__Task details__. Everything in the listing except the pictures should be written out exactly.

__Records for this exercise__.
>>>>>
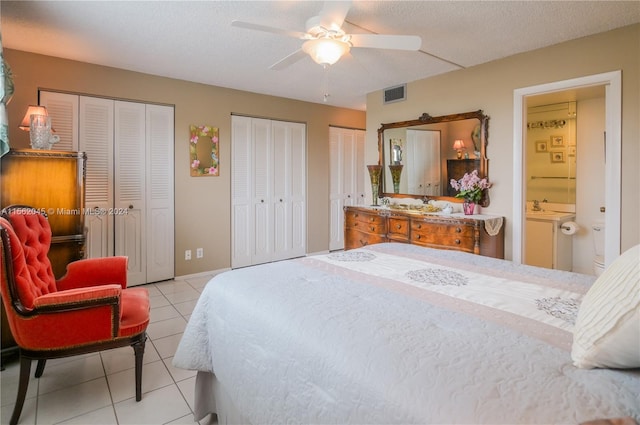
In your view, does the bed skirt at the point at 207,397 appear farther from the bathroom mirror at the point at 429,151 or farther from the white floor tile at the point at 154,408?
the bathroom mirror at the point at 429,151

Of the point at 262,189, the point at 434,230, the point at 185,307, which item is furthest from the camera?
the point at 262,189

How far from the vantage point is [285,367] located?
114 centimetres

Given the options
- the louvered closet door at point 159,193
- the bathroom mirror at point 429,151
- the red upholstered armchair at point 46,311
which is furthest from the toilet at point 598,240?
the louvered closet door at point 159,193

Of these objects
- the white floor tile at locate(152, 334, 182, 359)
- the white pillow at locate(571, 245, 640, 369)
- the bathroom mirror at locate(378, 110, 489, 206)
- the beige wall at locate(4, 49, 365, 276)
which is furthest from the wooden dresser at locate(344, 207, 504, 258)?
the white pillow at locate(571, 245, 640, 369)

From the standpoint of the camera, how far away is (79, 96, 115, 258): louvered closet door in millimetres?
3732

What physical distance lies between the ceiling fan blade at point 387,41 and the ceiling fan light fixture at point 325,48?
77mm

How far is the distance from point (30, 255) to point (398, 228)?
316 cm

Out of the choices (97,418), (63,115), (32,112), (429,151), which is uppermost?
(63,115)

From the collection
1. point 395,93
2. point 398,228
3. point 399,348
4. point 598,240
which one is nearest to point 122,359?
point 399,348

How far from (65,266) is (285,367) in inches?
89.4

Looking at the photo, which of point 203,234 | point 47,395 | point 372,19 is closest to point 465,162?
point 372,19

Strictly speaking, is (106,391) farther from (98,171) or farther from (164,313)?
(98,171)

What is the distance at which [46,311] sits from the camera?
5.86 ft

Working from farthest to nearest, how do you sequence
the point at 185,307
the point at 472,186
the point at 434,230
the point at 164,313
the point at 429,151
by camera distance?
1. the point at 429,151
2. the point at 472,186
3. the point at 434,230
4. the point at 185,307
5. the point at 164,313
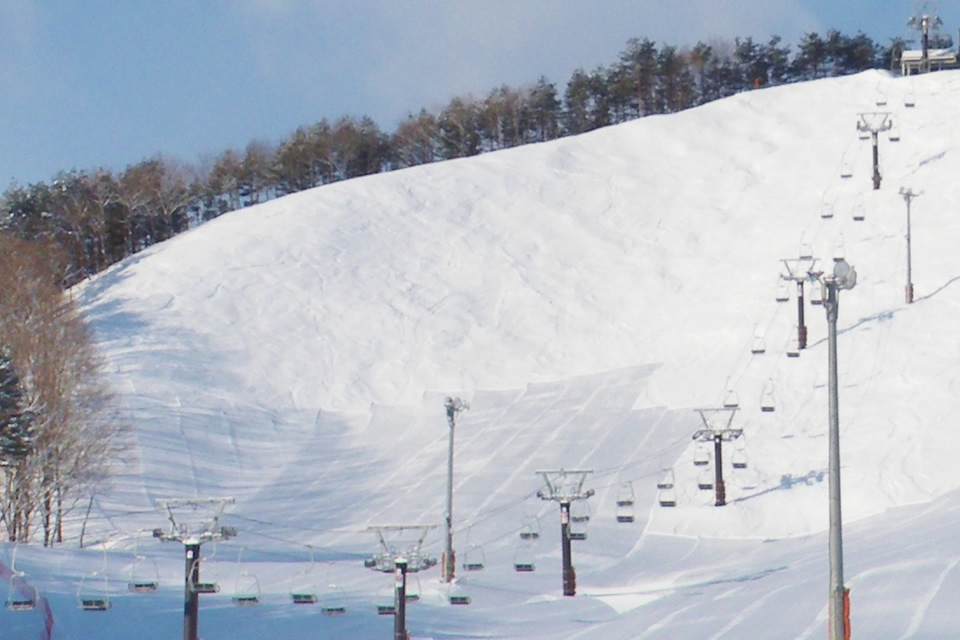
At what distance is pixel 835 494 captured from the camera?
12.0m

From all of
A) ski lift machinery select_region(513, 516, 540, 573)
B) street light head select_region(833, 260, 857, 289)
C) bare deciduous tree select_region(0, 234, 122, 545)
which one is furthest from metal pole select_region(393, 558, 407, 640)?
bare deciduous tree select_region(0, 234, 122, 545)

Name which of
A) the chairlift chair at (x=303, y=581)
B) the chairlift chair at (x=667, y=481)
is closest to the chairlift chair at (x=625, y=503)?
the chairlift chair at (x=667, y=481)

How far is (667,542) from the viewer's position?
29750 mm

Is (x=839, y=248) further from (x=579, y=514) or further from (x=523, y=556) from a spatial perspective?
(x=523, y=556)

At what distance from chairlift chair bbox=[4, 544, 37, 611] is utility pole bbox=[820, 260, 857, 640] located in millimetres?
13134

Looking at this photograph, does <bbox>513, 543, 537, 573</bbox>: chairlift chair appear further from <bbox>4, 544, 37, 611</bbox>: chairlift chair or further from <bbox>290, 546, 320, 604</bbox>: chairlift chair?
<bbox>4, 544, 37, 611</bbox>: chairlift chair

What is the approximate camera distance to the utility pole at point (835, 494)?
11688 mm

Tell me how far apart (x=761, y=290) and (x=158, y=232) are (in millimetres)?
34257

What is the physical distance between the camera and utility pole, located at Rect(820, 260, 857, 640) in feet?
38.3

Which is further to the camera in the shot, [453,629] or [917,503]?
[917,503]

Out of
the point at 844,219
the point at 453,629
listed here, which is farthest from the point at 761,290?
the point at 453,629

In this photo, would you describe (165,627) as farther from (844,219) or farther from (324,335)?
(844,219)

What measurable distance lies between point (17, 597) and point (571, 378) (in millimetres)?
23929

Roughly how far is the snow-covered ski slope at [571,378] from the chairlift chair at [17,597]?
0.44m
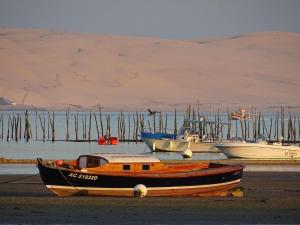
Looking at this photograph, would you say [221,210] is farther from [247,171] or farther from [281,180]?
[247,171]

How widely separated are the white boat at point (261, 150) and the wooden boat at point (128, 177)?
76.0 feet

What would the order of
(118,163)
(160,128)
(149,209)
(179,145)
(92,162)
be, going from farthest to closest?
(160,128) → (179,145) → (92,162) → (118,163) → (149,209)

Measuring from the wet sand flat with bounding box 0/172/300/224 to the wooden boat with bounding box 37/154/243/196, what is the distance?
32cm

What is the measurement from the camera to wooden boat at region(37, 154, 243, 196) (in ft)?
86.8

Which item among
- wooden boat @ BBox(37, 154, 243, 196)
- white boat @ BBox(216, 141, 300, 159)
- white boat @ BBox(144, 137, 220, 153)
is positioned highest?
white boat @ BBox(144, 137, 220, 153)

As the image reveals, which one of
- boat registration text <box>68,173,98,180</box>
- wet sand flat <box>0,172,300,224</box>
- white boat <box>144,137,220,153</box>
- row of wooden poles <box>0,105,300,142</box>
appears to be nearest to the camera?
wet sand flat <box>0,172,300,224</box>

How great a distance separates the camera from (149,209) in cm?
2411

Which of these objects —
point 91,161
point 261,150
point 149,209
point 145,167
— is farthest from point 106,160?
point 261,150

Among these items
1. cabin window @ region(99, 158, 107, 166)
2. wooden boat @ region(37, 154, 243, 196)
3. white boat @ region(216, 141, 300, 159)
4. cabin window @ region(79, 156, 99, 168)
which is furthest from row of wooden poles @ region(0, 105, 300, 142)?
<<<<<
__Result for this exercise__.
In your view, does the bed skirt at the point at 207,397 appear farther from the bathroom mirror at the point at 429,151 or farther from the white floor tile at the point at 154,408?
the bathroom mirror at the point at 429,151

Of the point at 262,189, the point at 434,230, the point at 185,307, which item is furthest from the camera?
the point at 262,189

How far from the vantage point is [285,367] located?
114 centimetres

Given the options
- the louvered closet door at point 159,193
- the bathroom mirror at point 429,151
- the red upholstered armchair at point 46,311
which is furthest from the toilet at point 598,240?
the louvered closet door at point 159,193

Of these objects
- the white floor tile at locate(152, 334, 182, 359)
- the white pillow at locate(571, 245, 640, 369)
- the bathroom mirror at locate(378, 110, 489, 206)
- the beige wall at locate(4, 49, 365, 276)
which is furthest from the wooden dresser at locate(344, 207, 504, 258)?
the white pillow at locate(571, 245, 640, 369)

From the standpoint of the camera, how far away is (79, 96, 115, 258): louvered closet door in millimetres?
3732

What physical distance lies between the ceiling fan blade at point 387,41 and the ceiling fan light fixture at point 325,48?
77mm

How far is the distance from point (30, 255) to point (398, 228)?
316 cm

Out of the choices (97,418), (63,115), (32,112), (429,151), which is uppermost?
(63,115)

From the collection
1. point 395,93
2. point 398,228
3. point 399,348
4. point 598,240
which one is nearest to point 122,359?
point 399,348

How far from (65,266) is (285,367) in inches?
89.4

Looking at the photo, which of point 203,234 | point 47,395 | point 372,19 is closest to point 465,162?
point 372,19

Strictly speaking, is (106,391) farther from (98,171) or farther from (164,313)?
(98,171)

What is the distance at which [46,311] sits from the camera?
5.86 ft

Working from farthest to nearest, how do you sequence
the point at 185,307
the point at 472,186
the point at 434,230
the point at 164,313
the point at 429,151
by camera distance?
1. the point at 429,151
2. the point at 472,186
3. the point at 434,230
4. the point at 185,307
5. the point at 164,313
At what distance is pixel 835 494 captured from the camera?
12.0m

From all of
A) ski lift machinery select_region(513, 516, 540, 573)
B) street light head select_region(833, 260, 857, 289)
C) bare deciduous tree select_region(0, 234, 122, 545)
which one is furthest from metal pole select_region(393, 558, 407, 640)?
bare deciduous tree select_region(0, 234, 122, 545)

Name which of
A) the chairlift chair at (x=303, y=581)
B) the chairlift chair at (x=667, y=481)
is closest to the chairlift chair at (x=625, y=503)?
the chairlift chair at (x=667, y=481)

How far is (667,542) from the viewer's position?
29750 mm

Is (x=839, y=248) further from (x=579, y=514) or further from (x=523, y=556) from a spatial perspective?
(x=523, y=556)

At what distance from chairlift chair bbox=[4, 544, 37, 611] is utility pole bbox=[820, 260, 857, 640] located in millimetres?
13134

Looking at this photograph, does <bbox>513, 543, 537, 573</bbox>: chairlift chair appear further from <bbox>4, 544, 37, 611</bbox>: chairlift chair or further from <bbox>290, 546, 320, 604</bbox>: chairlift chair?
<bbox>4, 544, 37, 611</bbox>: chairlift chair

What is the approximate camera distance to the utility pole at point (835, 494)?
11688 mm

Tell me how far apart (x=761, y=290) and (x=158, y=232) are (in millimetres)?
34257

What is the physical distance between the camera and utility pole, located at Rect(820, 260, 857, 640) in feet?
38.3

Which is further to the camera in the shot, [453,629] or [917,503]?
[917,503]

Out of
the point at 844,219
the point at 453,629
listed here, which is farthest from the point at 761,290?
the point at 453,629

In this photo, would you describe (165,627) as farther from (844,219) or farther from (324,335)?
(844,219)

What measurable distance lies between point (17, 597) and point (571, 378) (in millimetres)?
23929

Roughly how far is the snow-covered ski slope at [571,378] from the chairlift chair at [17,597]?
0.44m
Looking at this photograph, would you say [221,210] is farther from [247,171] or farther from [281,180]?
[247,171]

How widely separated are the white boat at point (261, 150) and the wooden boat at point (128, 177)?
76.0 feet

What would the order of
(118,163)
(160,128)
(149,209)
(179,145)
(92,162)
be, going from farthest to closest?
(160,128) → (179,145) → (92,162) → (118,163) → (149,209)

Measuring from the wet sand flat with bounding box 0/172/300/224 to the wooden boat with bounding box 37/154/243/196, what is the distance?
32cm

What is the measurement from the camera to wooden boat at region(37, 154, 243, 196) (in ft)?
86.8

Which item among
- wooden boat @ BBox(37, 154, 243, 196)
- white boat @ BBox(216, 141, 300, 159)
- white boat @ BBox(144, 137, 220, 153)
is positioned highest?
white boat @ BBox(144, 137, 220, 153)

As the image reveals, which one of
- boat registration text <box>68,173,98,180</box>
- wet sand flat <box>0,172,300,224</box>
- white boat <box>144,137,220,153</box>
- row of wooden poles <box>0,105,300,142</box>
appears to be nearest to the camera?
wet sand flat <box>0,172,300,224</box>

How great a distance separates the camera from (149,209) in cm?
2411

Which of these objects —
point 91,161
point 261,150
point 149,209
point 145,167
— is farthest from point 106,160?
point 261,150

Among these items
1. cabin window @ region(99, 158, 107, 166)
2. wooden boat @ region(37, 154, 243, 196)
3. white boat @ region(216, 141, 300, 159)
4. cabin window @ region(79, 156, 99, 168)
which is furthest from row of wooden poles @ region(0, 105, 300, 142)?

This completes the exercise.